Saved entries
- Opening Delimiter -

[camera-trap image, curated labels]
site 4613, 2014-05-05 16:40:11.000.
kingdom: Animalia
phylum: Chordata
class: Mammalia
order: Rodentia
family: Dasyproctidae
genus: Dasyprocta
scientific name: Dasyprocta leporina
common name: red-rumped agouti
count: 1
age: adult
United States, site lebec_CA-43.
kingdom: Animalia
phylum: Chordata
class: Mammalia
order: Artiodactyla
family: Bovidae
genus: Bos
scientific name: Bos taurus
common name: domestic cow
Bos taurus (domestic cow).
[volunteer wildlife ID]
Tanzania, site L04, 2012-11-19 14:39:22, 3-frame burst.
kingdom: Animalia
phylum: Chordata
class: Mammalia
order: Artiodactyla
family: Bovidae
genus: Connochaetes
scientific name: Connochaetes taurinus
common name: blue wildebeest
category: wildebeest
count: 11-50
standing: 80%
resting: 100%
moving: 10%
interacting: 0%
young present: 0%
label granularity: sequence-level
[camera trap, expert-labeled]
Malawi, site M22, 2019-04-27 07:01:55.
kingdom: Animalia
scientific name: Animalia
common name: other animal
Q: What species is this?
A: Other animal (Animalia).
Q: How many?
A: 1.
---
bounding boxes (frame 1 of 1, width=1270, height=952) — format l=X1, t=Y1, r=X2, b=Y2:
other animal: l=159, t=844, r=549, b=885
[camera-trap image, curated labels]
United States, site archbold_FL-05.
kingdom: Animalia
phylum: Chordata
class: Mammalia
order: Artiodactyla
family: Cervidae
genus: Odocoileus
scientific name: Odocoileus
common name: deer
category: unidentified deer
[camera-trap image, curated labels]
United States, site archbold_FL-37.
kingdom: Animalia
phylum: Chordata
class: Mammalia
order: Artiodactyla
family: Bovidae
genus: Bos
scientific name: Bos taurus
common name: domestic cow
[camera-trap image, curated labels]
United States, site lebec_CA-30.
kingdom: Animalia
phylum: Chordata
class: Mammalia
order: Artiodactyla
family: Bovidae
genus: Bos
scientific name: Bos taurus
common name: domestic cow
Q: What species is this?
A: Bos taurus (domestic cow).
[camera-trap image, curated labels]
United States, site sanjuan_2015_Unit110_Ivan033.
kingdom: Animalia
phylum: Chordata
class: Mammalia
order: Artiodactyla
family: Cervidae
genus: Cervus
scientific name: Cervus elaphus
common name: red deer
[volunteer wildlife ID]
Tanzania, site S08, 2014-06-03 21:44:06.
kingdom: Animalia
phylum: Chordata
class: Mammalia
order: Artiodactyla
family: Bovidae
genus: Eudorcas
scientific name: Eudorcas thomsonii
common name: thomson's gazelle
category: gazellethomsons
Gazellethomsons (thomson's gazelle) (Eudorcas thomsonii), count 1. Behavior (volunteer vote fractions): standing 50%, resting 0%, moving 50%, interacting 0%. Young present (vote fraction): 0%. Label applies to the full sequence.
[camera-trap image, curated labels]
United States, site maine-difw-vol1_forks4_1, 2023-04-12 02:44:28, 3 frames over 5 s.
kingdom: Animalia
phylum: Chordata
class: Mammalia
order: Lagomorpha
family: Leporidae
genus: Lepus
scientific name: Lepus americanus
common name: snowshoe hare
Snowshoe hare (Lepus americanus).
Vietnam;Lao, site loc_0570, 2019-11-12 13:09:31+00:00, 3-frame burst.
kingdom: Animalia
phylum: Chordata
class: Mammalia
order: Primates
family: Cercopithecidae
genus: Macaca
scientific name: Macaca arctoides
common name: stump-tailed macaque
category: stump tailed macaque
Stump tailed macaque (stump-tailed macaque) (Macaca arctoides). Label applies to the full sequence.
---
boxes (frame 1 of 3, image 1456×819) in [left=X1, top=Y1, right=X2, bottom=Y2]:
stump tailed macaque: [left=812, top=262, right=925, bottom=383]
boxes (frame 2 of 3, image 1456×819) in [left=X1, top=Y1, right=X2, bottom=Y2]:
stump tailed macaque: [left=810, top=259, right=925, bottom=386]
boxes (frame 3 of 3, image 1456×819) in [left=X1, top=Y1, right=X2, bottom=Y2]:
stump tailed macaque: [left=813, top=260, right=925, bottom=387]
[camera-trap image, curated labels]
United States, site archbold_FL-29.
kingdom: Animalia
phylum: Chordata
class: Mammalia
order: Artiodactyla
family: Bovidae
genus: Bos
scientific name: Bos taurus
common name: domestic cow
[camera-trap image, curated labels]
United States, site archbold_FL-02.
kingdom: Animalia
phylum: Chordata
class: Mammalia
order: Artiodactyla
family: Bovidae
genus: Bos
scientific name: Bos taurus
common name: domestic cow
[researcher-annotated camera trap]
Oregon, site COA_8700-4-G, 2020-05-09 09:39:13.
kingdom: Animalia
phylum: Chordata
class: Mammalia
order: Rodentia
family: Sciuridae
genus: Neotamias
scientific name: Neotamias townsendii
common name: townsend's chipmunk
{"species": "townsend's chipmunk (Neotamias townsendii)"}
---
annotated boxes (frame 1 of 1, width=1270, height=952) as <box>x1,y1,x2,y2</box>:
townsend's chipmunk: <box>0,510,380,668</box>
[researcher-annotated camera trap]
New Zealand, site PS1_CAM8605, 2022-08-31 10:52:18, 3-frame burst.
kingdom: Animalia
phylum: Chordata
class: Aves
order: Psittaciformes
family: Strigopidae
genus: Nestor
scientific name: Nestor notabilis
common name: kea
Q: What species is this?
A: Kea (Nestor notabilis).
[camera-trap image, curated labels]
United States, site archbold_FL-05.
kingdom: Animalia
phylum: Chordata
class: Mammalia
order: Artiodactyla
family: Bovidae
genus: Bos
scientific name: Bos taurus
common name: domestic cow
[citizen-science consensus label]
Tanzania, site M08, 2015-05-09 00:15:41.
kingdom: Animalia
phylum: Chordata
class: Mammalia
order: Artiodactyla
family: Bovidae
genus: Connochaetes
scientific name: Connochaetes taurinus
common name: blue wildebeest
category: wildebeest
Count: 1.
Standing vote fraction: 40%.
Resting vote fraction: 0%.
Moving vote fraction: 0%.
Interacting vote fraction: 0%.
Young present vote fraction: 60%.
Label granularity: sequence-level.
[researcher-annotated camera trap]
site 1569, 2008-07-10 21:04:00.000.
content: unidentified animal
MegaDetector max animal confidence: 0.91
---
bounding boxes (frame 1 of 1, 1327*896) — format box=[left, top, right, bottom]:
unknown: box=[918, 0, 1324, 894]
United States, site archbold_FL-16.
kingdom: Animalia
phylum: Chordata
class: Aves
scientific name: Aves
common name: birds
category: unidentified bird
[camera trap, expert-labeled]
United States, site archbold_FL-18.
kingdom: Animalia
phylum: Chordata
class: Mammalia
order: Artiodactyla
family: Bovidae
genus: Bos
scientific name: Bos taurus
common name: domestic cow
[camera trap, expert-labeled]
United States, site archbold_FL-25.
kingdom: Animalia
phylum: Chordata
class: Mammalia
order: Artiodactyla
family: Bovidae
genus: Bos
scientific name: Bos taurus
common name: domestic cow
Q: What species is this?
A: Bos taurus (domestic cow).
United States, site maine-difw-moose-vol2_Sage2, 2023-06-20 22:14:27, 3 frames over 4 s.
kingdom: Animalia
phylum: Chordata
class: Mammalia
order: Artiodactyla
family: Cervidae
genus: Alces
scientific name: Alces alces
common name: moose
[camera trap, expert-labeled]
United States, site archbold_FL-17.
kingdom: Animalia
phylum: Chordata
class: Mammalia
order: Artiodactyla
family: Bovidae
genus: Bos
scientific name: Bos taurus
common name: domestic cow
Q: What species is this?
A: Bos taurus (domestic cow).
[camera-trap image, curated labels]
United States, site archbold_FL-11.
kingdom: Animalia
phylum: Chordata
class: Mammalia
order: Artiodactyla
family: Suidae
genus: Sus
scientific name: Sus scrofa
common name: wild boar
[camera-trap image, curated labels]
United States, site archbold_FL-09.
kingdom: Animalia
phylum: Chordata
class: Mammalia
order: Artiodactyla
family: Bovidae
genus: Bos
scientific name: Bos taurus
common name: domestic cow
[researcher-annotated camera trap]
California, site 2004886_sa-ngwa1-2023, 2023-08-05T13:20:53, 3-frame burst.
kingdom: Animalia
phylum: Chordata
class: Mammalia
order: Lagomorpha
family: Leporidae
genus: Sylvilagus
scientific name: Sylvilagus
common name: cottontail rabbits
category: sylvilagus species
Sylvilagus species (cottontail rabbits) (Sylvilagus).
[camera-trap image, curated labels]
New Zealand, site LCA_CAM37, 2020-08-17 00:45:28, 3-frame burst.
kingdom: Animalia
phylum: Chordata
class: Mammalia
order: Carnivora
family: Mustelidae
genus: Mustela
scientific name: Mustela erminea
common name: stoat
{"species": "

- Closing Delimiter -

● **Exercise instructions**: Return only those lines of the records that contain the string "maine".

● **Problem solution**:
United States, site maine-difw-vol1_forks4_1, 2023-04-12 02:44:28, 3 frames over 5 s.
United States, site maine-difw-moose-vol2_Sage2, 2023-06-20 22:14:27, 3 frames over 4 s.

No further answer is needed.